* Selected passage:
[Start of section]
At campaign events, Mitt Romney can come across as insincere. In presidential debates, his performance has been uneven. In his television ads, he seems too good to be true - too handsome, too rich, too articulate and too wholesome to have much in common with the people whose votes he seeks. But put him in a boardroom and Romney shines.
The former Massachusetts governor recently met with the Monitor's editorial board. His performance was impressive. He is articulate and knowledgeable. He doesn't come across as an ideologue - that would be tough given his history of changed positions - but as a pragmatist, a guy who gets things done. None of that was surprising. The surprise was that Romney, whose Mormon faith and mega-millions isolate him from the experience of many Americans, came across as a pretty regular guy.
Romney does his homework and knows which issues to stress with a given audience. He is convincing when he says that as president he would address global warming and develop an energy policy to minimize America's dependence on imported oil. His solution to the latter, however, is a massive expansion in the use of nuclear energy coupled with an intensive effort to deal with the resultant radioactive waste.
On foreign policy, he's a hawk. He backs President Bush's war effort and speaks in Bush's apocryphal terms when discussing the dangers facing the nation. Iran, he said, is a great threat to civilization.
[End of section]
* Listed records:
[Start of section]
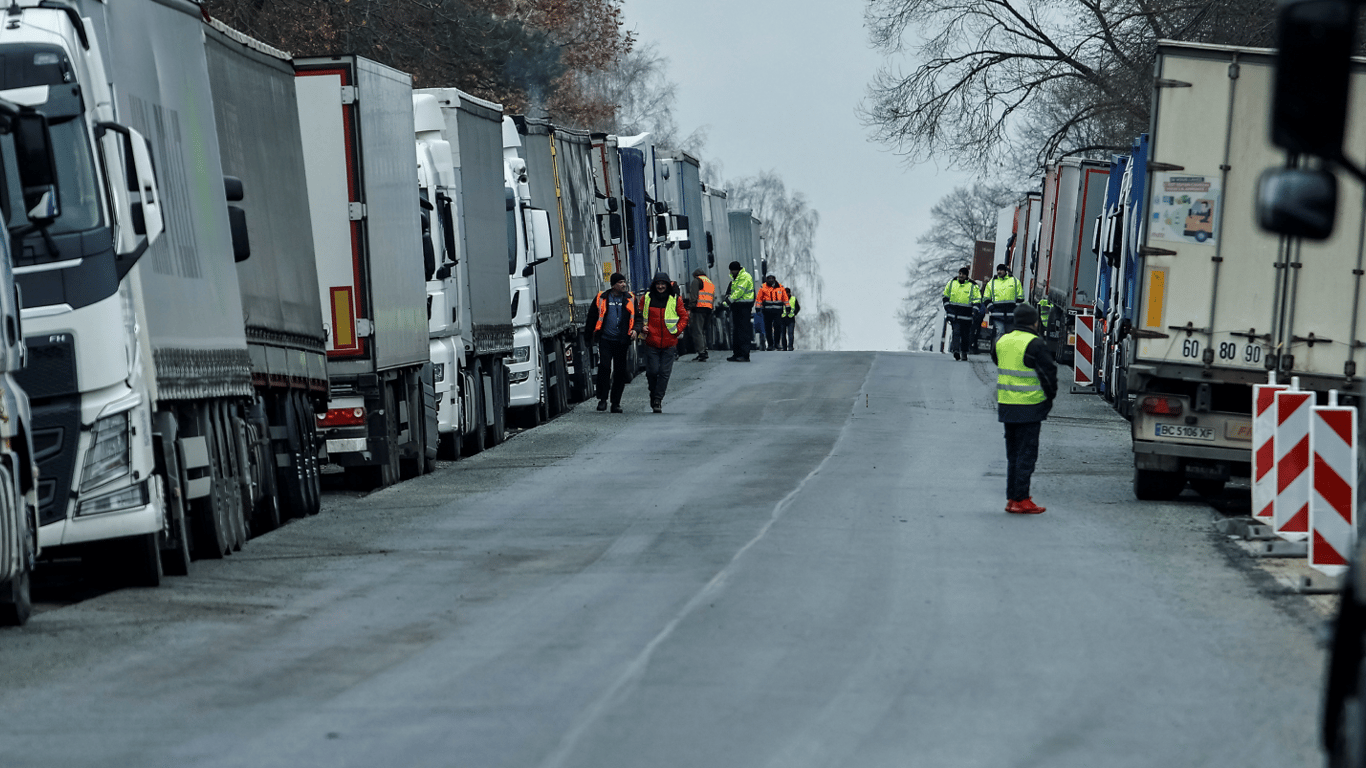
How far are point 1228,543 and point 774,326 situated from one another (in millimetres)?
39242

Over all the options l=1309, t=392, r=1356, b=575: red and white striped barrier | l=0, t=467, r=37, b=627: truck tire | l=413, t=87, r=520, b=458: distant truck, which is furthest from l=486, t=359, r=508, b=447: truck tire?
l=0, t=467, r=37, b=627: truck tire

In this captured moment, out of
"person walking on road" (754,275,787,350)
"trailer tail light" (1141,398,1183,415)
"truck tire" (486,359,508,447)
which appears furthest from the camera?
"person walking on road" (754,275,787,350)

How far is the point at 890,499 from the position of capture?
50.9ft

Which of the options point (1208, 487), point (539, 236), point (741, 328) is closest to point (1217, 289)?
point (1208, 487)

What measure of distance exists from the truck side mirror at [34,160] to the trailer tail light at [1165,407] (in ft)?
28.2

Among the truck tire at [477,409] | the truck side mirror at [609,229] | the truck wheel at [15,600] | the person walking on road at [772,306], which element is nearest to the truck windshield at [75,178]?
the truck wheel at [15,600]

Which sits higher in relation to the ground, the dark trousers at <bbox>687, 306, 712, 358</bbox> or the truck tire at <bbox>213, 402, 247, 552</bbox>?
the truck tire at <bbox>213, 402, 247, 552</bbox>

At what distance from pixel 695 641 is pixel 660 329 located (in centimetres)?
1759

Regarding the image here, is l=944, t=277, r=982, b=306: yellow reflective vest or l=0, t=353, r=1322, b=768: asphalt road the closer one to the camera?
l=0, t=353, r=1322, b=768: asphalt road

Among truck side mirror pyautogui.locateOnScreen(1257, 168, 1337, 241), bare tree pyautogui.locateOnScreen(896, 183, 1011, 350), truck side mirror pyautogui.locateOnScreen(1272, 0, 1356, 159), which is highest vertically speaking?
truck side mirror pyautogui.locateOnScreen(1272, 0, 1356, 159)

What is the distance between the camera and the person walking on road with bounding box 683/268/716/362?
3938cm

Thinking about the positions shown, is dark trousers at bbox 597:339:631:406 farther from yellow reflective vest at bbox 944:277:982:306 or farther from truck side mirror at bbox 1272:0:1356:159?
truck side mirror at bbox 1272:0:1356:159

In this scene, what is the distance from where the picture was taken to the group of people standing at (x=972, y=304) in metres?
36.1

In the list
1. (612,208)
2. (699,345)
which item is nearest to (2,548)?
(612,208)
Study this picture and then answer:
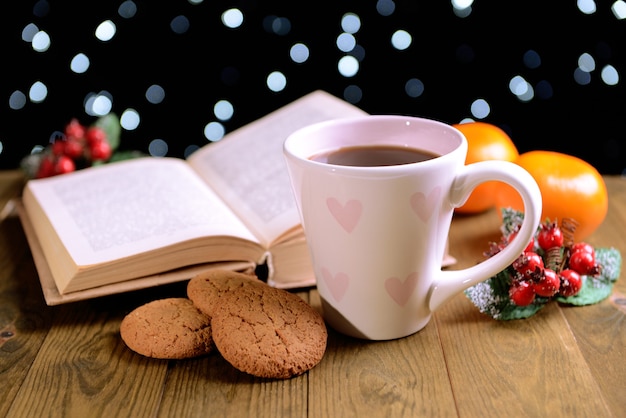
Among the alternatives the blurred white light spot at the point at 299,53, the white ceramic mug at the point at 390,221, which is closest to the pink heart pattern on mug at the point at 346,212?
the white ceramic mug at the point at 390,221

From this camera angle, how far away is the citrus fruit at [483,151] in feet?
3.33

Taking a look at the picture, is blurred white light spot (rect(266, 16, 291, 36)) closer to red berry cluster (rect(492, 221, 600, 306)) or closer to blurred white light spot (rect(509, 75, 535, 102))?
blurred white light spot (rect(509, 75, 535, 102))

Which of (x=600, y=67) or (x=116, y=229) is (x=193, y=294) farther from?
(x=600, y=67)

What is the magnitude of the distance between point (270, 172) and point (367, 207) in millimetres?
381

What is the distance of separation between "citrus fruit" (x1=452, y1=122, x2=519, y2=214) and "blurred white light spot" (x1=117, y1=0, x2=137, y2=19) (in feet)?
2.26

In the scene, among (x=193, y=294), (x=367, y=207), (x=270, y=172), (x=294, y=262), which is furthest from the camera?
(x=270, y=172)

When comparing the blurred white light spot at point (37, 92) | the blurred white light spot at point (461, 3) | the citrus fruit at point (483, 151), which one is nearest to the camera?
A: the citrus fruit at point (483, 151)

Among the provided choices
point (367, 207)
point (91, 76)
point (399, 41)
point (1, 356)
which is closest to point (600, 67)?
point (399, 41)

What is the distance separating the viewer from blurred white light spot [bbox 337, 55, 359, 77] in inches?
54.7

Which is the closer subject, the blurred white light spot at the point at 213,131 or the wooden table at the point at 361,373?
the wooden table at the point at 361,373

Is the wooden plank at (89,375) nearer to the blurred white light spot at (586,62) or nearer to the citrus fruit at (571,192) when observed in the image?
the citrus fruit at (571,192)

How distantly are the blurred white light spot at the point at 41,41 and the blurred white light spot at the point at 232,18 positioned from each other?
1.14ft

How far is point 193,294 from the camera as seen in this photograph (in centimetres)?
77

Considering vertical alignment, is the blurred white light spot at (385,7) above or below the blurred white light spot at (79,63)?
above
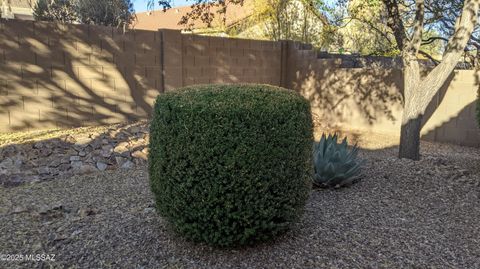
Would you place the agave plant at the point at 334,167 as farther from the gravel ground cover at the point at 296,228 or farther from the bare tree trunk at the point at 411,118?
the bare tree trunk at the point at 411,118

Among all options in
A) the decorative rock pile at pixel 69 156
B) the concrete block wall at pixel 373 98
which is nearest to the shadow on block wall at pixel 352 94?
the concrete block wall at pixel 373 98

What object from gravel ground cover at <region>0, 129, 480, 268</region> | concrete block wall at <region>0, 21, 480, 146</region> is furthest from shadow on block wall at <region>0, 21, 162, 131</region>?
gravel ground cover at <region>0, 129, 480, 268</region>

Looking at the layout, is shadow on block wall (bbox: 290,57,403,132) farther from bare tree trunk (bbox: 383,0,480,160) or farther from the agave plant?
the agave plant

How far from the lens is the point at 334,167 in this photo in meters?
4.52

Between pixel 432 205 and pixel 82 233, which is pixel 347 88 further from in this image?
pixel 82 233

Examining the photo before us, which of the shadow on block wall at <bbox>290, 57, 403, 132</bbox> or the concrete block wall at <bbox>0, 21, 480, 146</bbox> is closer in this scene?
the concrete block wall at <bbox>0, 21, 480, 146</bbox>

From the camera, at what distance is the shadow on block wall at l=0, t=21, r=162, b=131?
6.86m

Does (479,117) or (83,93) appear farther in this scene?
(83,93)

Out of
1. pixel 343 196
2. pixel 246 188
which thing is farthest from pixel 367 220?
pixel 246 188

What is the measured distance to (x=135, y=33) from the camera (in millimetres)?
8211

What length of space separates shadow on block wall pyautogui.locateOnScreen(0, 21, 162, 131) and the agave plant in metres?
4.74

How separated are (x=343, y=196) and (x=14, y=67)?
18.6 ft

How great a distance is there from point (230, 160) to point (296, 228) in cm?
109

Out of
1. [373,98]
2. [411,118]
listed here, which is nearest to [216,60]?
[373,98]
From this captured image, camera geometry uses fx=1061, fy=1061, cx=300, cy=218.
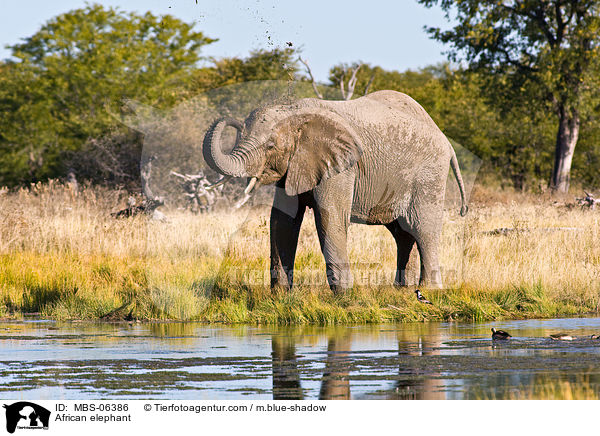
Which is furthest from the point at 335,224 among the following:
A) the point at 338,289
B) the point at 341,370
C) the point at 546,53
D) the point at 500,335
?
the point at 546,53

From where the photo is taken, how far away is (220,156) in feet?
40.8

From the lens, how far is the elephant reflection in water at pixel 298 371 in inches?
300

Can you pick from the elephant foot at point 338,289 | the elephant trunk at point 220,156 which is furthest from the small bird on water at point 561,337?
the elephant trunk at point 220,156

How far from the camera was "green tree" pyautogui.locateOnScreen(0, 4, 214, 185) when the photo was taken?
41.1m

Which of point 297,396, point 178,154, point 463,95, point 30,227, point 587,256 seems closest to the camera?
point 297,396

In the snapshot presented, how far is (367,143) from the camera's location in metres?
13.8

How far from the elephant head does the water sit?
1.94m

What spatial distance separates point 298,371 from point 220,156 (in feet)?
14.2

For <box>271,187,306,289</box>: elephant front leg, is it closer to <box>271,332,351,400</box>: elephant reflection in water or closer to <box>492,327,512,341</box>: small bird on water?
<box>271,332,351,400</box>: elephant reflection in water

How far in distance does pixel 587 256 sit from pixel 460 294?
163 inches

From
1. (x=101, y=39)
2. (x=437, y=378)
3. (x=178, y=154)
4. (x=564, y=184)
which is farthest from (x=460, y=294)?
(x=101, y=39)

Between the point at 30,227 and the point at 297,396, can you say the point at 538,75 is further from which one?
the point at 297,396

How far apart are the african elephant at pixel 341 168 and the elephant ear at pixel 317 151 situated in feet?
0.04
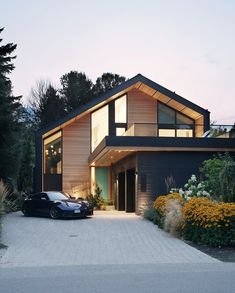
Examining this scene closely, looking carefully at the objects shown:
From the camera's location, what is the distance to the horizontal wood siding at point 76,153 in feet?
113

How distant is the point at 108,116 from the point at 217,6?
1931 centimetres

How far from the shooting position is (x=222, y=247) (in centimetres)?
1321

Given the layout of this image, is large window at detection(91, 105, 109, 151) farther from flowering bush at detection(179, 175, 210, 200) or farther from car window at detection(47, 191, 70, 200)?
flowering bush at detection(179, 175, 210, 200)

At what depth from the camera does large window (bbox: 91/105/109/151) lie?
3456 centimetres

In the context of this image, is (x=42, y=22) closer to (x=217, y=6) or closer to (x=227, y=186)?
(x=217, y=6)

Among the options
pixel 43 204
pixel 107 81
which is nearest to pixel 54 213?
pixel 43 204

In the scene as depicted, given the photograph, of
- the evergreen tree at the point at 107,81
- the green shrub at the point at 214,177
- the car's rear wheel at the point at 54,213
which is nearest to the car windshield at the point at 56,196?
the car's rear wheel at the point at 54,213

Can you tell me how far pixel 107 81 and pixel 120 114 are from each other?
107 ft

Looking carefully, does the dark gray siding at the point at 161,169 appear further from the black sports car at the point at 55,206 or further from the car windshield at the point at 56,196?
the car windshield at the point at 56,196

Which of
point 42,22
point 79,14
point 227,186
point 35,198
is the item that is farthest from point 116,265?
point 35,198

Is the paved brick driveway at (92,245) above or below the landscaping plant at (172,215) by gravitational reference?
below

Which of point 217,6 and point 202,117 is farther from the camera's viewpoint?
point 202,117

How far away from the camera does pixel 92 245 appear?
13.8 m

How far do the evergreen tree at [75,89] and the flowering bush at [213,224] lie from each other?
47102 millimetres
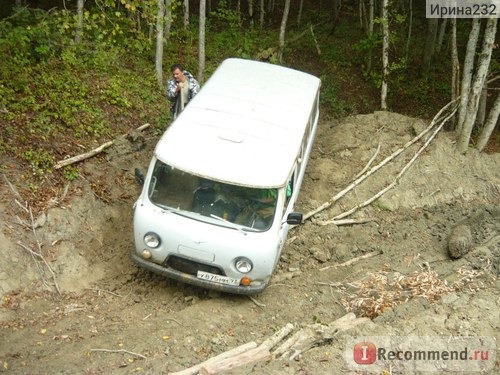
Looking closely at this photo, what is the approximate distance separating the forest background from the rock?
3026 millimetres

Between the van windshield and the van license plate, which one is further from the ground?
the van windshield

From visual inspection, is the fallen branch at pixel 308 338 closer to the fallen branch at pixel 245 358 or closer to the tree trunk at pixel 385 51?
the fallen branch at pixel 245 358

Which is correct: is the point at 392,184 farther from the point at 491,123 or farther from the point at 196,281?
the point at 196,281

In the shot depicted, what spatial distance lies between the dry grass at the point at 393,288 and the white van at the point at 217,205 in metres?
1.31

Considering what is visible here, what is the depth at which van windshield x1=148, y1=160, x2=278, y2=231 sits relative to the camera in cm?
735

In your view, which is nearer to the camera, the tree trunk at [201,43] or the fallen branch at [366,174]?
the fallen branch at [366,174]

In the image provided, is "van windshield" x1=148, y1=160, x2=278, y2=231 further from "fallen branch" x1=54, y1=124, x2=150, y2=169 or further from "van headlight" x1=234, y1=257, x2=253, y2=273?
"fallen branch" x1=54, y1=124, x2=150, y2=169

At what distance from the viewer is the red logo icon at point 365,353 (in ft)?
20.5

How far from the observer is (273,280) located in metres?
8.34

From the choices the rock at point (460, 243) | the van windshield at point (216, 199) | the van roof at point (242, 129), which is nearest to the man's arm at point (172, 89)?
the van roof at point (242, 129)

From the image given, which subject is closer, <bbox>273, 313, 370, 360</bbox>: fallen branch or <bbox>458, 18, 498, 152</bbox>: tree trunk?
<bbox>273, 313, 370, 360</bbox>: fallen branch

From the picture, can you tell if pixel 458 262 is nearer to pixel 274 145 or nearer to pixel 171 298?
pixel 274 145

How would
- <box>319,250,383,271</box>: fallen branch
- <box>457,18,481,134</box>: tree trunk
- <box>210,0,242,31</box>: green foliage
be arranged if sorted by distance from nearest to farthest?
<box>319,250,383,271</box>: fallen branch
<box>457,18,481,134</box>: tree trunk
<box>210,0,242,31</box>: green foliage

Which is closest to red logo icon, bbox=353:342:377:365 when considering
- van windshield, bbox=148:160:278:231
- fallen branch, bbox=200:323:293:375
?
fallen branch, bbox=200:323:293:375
[End of section]
* Activity 1: Reproduce the part of the Romney editorial starting at "On foreign policy, he's" and ending at "threat to civilization.".
* Activity 2: Decide whether each statement agrees with the Romney editorial, answering yes or no and quoting the words that settle it: (a) Romney's performance in presidential debates has been consistently strong. (b) Romney supports President Bush's war effort. (c) Romney's plan to reduce dependence on imported oil relies mainly on expanding nuclear energy.
* Activity 3: According to the Romney editorial, what did Romney call Iran?
The data have no connection to the Romney editorial.

* Answer area 1:
On foreign policy, he's a hawk. He backs President Bush's war effort and speaks in Bush's apocryphal terms when discussing the dangers facing the nation. Iran, he said, is a great threat to civilization.

* Answer area 2:
(a) No: "In presidential debates, his performance has been uneven."
(b) Yes: "He backs President Bush's war effort"
(c) Yes: "His solution to the latter, however, is a massive expansion in the use of nuclear energy coupled with an intensive effort to deal with the resultant radioactive waste."

* Answer area 3: A great threat to civilization.